El
viajero al llegar a Santa María del Naranco se siente conmovido por una
inexplicable emoción. Lo que ve es tan antiguo, tiene casi mil doscientos años,
está tan bien conservado y es de tan gran belleza, que se alegra, una vez más,
de romper sus prejuicios acerca de la tosquedad de las gentes, incluida la
nobleza, de la alta Edad Media, como si la dura vida de supervivencia o las
sucesivas guerras, o el atraso material, visto desde el siglo XXI, fuera
incompatible con el aprecio de lo bello y el deseo del refinamiento.
Y
le cuesta comprender cómo hasta 1985 esta iglesia, que nació como palacio, y la
de San Miguel de Lillo, apenas cien metros carretera arriba, no hayan sido
consideradas patrimonio de la humanidad mucho antes.
Estas dos joyas son, quizás, las más preciosas del
arte prerrománico asturiano, a las que con justicia se les da también el
adjetivo de ramirense, por ser este rey quien hiciera levantar un conjunto de
edificios en la ladera del monte Naranco
en las cercanías de Oviedo.
Santa María del Naranco |
San Miguel de Lillo |
Poco es lo que se sabe de los orígenes de estos edificios. Se supone que no estuvieron solos y que, a decir de Sánchez Albornoz, fueran más los edificios construidos, y que estos dos que el viajero admira sean los únicos supervivientes de otros erigidos en tiempos de Ramiro I, rey de corto reinado, pero de gran importancia para el reino asturiano.
Sin
descendencia Alfonso II el Casto, que había recibido la corona de Bermudo,
eligió al hijo de éste, Ramiro, vástago de la estirpe cántabra, para sucederle.

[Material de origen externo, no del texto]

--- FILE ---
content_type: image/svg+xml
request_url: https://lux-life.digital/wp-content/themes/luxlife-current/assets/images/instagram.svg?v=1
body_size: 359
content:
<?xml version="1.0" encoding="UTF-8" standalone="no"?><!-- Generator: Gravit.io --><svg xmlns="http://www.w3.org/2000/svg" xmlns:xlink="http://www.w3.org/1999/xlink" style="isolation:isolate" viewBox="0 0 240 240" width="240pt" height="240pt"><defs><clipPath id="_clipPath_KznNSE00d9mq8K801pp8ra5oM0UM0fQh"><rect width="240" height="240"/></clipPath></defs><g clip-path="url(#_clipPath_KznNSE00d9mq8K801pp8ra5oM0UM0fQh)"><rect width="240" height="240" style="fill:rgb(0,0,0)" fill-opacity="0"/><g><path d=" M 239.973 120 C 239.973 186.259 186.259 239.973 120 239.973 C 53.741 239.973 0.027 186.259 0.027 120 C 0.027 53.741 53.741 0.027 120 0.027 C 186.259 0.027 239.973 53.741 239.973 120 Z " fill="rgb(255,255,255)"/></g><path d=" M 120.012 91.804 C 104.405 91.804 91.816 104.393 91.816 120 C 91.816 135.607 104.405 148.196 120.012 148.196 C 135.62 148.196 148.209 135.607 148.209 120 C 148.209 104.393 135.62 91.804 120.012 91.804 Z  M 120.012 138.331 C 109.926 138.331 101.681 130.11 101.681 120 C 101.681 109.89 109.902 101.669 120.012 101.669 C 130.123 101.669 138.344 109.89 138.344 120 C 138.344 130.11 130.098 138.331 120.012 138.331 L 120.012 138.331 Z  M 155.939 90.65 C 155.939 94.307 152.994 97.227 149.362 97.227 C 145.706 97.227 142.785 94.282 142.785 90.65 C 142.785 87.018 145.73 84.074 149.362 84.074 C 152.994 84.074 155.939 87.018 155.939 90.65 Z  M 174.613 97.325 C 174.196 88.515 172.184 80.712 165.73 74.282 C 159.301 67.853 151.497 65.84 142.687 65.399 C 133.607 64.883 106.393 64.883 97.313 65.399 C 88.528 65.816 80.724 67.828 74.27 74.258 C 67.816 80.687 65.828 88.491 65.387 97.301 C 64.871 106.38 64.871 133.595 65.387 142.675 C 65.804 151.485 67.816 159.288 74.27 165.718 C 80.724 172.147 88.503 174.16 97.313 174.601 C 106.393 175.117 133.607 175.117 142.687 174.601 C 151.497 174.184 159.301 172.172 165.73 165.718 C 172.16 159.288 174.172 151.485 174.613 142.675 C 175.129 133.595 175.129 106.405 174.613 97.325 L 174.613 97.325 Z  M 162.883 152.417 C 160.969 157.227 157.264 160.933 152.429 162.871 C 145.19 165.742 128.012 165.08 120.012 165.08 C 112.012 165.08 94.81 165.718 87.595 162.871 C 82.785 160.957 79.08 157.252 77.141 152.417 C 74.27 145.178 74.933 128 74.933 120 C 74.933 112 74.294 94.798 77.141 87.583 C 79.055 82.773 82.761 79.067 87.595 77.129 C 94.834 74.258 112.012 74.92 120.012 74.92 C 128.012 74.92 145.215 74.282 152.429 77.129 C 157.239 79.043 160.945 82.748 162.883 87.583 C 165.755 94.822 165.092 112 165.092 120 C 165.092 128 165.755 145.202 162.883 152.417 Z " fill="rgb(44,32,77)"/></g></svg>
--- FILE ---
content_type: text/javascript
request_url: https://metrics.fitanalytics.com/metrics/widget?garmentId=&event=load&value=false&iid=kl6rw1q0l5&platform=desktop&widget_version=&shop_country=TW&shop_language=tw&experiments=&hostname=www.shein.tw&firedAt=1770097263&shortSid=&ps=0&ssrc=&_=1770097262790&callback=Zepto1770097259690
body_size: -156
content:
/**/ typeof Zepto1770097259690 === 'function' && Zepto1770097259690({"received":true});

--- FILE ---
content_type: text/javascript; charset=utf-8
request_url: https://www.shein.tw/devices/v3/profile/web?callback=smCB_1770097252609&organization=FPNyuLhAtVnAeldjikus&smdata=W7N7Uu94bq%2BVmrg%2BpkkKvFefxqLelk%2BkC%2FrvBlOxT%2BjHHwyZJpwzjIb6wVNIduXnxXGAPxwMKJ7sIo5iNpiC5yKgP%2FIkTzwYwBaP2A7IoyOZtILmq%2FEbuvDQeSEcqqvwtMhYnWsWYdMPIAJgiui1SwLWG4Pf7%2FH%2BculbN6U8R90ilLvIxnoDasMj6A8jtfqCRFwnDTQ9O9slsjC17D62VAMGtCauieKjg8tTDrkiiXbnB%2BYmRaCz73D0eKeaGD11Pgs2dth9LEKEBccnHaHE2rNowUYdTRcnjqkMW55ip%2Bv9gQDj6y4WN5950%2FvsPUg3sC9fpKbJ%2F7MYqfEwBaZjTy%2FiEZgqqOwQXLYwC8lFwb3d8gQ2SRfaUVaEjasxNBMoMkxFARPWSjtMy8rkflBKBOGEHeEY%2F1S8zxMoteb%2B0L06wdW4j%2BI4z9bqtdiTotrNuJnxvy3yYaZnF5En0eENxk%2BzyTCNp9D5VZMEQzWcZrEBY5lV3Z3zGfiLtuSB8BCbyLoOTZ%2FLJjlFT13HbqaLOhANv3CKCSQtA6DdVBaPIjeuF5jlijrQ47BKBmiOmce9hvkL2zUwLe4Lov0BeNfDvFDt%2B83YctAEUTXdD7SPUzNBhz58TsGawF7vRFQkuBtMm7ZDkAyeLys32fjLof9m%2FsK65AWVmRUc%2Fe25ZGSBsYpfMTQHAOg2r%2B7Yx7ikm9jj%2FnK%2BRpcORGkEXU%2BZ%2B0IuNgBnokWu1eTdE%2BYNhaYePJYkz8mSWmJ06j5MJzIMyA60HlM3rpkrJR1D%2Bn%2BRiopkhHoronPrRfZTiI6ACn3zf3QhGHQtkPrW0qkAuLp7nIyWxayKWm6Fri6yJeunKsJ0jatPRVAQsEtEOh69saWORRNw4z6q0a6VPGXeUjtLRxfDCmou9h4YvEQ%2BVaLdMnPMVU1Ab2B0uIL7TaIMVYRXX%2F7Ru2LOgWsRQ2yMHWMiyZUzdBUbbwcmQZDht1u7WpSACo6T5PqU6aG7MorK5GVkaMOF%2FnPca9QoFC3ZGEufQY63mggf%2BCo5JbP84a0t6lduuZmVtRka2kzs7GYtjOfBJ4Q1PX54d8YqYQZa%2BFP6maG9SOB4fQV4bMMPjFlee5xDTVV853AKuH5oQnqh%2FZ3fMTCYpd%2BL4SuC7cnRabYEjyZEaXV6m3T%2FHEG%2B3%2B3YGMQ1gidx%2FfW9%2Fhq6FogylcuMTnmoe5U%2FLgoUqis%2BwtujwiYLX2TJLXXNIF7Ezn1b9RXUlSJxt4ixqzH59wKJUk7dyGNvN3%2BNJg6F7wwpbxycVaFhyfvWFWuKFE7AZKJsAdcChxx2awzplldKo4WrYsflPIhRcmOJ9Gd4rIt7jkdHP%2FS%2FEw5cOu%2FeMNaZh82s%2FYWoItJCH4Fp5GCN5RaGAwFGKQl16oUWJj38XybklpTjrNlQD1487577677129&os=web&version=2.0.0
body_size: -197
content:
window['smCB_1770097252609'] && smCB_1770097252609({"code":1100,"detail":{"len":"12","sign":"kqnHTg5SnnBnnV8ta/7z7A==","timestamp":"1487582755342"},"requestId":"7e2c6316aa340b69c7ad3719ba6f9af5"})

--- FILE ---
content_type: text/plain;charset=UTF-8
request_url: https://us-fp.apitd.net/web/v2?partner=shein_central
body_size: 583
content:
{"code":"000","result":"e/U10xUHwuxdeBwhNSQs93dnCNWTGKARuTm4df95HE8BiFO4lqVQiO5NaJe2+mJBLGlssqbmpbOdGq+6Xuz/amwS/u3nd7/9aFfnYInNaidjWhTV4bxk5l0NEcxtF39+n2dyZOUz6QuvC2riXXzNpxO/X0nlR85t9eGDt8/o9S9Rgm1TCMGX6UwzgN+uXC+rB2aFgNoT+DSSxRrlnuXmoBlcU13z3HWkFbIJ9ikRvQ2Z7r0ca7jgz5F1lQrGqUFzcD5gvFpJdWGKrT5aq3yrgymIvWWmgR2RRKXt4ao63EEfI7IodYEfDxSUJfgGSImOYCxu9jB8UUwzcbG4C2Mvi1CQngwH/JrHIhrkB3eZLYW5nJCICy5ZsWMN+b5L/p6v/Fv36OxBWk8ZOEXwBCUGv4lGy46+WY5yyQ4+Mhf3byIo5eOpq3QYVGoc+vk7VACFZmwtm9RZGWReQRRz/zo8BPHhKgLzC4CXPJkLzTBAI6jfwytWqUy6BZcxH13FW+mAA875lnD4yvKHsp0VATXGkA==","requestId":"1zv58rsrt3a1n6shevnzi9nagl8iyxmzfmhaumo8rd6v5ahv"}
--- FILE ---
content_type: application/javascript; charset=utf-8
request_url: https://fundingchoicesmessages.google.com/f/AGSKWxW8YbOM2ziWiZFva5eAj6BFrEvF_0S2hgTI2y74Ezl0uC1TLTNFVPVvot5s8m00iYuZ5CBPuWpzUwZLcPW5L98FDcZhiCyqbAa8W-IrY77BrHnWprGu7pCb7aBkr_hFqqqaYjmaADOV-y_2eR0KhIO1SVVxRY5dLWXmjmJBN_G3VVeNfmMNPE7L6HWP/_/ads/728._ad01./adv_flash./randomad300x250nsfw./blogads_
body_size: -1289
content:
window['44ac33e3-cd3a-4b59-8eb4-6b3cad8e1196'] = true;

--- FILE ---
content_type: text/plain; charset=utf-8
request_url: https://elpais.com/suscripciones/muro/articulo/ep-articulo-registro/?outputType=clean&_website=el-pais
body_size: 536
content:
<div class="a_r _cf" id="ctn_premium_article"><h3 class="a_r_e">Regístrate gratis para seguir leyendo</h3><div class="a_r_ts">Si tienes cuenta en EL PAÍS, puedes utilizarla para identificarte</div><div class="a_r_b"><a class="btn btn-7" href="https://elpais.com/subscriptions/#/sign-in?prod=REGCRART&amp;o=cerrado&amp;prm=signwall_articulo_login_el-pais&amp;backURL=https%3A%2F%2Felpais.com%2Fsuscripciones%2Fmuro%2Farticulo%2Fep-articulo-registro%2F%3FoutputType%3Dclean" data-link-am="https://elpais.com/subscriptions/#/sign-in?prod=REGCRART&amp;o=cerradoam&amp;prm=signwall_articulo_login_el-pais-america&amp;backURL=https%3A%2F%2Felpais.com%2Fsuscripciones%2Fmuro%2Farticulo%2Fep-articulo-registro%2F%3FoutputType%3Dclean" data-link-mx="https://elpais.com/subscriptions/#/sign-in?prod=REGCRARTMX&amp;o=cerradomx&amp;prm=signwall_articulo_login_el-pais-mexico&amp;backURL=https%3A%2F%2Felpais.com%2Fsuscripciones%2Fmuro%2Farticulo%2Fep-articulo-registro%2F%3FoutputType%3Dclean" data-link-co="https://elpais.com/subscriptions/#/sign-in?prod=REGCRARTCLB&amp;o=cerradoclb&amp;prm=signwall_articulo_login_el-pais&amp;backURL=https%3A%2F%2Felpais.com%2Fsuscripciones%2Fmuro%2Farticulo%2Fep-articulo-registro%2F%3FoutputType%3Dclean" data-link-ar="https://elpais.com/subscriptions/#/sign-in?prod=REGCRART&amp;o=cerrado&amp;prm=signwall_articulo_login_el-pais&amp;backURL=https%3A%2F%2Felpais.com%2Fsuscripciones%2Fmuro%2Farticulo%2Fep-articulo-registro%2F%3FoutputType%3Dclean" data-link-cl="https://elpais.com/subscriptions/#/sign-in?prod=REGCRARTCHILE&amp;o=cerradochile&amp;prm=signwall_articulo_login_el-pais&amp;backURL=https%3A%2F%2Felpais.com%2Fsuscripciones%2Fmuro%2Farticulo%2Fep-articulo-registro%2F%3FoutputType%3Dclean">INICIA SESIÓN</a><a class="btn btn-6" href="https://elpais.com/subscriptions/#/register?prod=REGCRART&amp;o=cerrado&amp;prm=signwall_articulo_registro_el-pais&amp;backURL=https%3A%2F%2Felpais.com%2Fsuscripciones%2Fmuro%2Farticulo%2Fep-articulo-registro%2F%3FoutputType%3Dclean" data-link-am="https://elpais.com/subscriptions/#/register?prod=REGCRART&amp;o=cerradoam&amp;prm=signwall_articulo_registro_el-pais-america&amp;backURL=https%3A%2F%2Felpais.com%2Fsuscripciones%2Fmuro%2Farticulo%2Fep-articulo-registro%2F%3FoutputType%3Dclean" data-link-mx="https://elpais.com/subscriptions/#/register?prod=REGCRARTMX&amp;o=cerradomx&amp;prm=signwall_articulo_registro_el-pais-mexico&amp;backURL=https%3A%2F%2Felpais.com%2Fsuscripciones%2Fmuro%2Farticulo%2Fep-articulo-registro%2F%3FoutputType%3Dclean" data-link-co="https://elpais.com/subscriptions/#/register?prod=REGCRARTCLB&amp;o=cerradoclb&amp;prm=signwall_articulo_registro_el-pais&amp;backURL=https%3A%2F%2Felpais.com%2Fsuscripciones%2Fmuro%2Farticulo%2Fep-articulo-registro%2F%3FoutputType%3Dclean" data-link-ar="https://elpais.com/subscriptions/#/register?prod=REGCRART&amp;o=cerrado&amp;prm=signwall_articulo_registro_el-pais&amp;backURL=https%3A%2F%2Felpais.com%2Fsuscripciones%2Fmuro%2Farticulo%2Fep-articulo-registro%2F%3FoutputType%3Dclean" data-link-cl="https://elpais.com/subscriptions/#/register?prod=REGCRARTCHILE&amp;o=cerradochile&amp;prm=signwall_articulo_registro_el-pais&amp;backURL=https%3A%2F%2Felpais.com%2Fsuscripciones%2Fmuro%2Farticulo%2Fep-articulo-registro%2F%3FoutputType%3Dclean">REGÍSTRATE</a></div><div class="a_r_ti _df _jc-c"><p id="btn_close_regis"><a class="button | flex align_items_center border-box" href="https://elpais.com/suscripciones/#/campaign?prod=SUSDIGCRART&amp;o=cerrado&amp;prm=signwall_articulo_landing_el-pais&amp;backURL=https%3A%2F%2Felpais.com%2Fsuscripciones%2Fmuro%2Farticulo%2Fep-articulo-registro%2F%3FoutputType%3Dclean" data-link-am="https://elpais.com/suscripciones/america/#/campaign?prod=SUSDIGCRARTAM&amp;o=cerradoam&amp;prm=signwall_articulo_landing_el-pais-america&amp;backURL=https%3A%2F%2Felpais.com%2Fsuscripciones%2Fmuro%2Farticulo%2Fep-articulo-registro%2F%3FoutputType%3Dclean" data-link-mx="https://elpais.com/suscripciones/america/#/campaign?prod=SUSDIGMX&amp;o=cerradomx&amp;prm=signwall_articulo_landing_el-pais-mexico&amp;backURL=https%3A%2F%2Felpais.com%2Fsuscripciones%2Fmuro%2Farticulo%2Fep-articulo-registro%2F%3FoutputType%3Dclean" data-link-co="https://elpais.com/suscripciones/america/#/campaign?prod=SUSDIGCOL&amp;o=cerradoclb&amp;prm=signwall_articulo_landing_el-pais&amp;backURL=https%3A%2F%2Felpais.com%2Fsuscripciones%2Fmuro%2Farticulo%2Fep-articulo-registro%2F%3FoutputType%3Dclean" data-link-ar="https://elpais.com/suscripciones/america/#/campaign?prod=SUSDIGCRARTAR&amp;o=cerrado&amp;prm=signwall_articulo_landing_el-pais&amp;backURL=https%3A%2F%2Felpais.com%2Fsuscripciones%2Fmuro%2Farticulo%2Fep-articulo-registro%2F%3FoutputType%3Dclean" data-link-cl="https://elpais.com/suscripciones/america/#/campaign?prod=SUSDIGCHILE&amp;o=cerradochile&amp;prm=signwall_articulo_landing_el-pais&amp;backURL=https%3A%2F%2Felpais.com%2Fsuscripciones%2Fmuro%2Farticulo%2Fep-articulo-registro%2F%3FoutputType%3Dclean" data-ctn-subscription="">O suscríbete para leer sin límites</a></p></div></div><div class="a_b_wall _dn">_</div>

Pero ocurrió que estando Ramiro, viudo de su primera esposa, en tierras
castellanas para contraer segundas nupcias, falleció el rey Alfonso. Debió ser
dicha muerte repentina, pues Ramiro, que no había asegurado su elección, vio
como Nepociano trató de apoderarse de la corona. Como tenía este Nepociano
algún parentesco con el rey muerto, se creyó con algún derecho, y partidarios
de Ramiro y Nepociano se enfrentaron en Cornellana, junto al Narcea. Victorioso
Ramiro, fue elegido y entronizado, y Nepociano, tras su captura, privado de la
vista y enclaustrado hasta el ocaso de sus días.
El viajero lee en “El reino de Asturias” de don Claudio Sánchez Albornoz la idea
de ser el maestro de la Cámara Santa de Oviedo el autor de estos dos edificios
ramirenses: el palacio real, que pasando el tiempo, dejaría de prestar usos
palaciegos para consagrarse como capilla y la iglesia de San Miguel de Lillo.
Sea la hipótesis de don Claudio acertada o no, el viajero sólo puede alabar el
buen gusto del maestro y lo acertado del rey Ramiro en su elección.
Poco
más dirá el viajero de estas maravillas erigidas en tiempos tan lejanos, de las que puede
ofrecer el recuerdo que de ellas pudo retener con su cámara, pero no la emoción
que su contemplación produce en el visitante.